On Mar 20, 2024, at 8:50 PM, Dario Barbon <dbarbon@olicom.eu> wrote:
Hi all, I need to configure my client's FreeRadius to allow connection to the WiFi network only to specific smartphones. I can establish EAP-PWD connection but the MAC address list of authorized devices isn't checked so connection works for every device.
(a) test EAP-PWD all by itself. You'll need to do this with the user device (b) test MAC address authorization with PAP. You can use "radclient" to send packets (c) put the two together.
Here the debug log; could someone point me to what is wrong?
(2) Received Access-Request Id 124 from 172.31.190.2:32771 to 172.31.189.84:1812 length 300 (2) User-Name = "sistemi" (2) Chargeable-User-Identity = 0x00 (2) Location-Capable = Civic-Location (2) Calling-Station-Id = "7c-6c-f0-49-67-4b"

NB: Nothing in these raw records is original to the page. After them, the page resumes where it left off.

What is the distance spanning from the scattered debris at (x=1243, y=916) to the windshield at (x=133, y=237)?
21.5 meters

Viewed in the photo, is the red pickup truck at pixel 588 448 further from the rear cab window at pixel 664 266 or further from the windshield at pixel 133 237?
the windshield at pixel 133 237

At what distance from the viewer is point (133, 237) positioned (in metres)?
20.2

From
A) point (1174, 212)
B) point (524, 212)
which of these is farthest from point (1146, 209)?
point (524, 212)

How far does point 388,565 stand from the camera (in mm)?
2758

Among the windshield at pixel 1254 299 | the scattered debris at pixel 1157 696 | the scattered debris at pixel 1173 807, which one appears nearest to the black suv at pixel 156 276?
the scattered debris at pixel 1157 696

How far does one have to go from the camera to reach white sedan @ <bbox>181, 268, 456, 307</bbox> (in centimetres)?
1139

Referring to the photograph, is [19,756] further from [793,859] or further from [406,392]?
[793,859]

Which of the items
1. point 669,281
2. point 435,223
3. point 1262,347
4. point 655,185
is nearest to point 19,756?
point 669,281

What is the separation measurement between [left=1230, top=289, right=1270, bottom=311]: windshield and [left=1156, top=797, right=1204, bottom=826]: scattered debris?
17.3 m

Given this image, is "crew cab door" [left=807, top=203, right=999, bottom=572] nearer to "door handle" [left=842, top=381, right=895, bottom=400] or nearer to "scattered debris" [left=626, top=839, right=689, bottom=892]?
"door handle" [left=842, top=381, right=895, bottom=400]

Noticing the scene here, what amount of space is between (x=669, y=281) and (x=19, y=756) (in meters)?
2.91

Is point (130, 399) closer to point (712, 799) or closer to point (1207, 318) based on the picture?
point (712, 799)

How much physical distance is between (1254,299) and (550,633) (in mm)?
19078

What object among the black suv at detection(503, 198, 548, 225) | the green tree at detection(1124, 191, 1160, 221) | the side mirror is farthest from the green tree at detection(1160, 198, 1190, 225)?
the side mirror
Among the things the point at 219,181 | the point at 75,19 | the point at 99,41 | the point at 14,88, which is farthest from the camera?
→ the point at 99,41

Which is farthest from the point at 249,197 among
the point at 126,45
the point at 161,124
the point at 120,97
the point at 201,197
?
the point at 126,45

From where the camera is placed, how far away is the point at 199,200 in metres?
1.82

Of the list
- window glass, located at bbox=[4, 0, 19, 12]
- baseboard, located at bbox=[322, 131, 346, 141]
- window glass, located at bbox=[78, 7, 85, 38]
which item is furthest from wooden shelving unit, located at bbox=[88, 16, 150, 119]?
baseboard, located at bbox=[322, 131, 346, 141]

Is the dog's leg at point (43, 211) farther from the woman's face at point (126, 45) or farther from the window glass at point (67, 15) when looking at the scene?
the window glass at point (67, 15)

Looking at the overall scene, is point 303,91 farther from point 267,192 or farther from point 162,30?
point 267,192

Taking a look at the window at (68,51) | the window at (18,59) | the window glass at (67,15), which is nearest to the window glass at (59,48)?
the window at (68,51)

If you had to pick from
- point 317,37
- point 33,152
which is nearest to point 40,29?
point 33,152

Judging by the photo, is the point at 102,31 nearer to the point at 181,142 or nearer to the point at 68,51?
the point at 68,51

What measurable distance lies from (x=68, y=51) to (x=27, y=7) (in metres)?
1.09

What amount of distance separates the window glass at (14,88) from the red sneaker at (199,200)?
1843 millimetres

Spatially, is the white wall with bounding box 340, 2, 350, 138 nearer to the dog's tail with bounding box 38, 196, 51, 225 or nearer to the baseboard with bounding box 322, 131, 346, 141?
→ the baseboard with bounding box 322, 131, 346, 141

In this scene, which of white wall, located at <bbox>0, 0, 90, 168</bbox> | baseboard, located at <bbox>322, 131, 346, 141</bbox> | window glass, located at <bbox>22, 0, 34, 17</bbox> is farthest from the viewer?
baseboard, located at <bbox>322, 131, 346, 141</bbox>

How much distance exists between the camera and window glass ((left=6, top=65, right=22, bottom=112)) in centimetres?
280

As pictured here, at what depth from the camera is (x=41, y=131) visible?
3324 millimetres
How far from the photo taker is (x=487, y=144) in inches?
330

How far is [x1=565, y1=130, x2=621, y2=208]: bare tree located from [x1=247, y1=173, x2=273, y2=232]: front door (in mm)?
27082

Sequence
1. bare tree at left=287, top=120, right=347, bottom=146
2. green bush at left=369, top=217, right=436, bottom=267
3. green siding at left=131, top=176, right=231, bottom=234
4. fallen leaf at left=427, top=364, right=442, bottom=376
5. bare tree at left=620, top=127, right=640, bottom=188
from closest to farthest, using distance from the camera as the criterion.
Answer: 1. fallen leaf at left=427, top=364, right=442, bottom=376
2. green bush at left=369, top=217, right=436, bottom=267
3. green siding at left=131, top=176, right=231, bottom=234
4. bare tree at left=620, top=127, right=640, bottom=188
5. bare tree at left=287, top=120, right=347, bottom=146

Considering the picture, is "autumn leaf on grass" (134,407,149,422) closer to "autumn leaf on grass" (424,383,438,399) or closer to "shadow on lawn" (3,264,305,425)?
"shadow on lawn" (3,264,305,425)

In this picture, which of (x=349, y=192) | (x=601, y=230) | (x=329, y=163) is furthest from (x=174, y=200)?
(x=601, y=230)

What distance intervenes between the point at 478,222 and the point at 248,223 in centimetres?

That's the MAC, which is good.
(2) eap_pwd: Sending tunneled request (2) eap_pwd: User-Name = "sistemi" (2) eap_pwd: server inner-tunnel {
Note: No Calling-Station-ID. The "inner-tunnel" virtual server is used to get passwords for the user. But by default, it doesn't get a copy of all of the attributes.
(2) authorized_macs: EXPAND %{Calling-Station-ID} (2) authorized_macs: --> (2) [authorized_macs] = noop
Because the inner-tunnel virtual server doesn't have a copy of the Calling-Station-Id. Move the "authorized_macs" checks to the sites-enabled/tlcamb-tag file, and the module will have access to the Calling-Station-Id. Alan DeKok.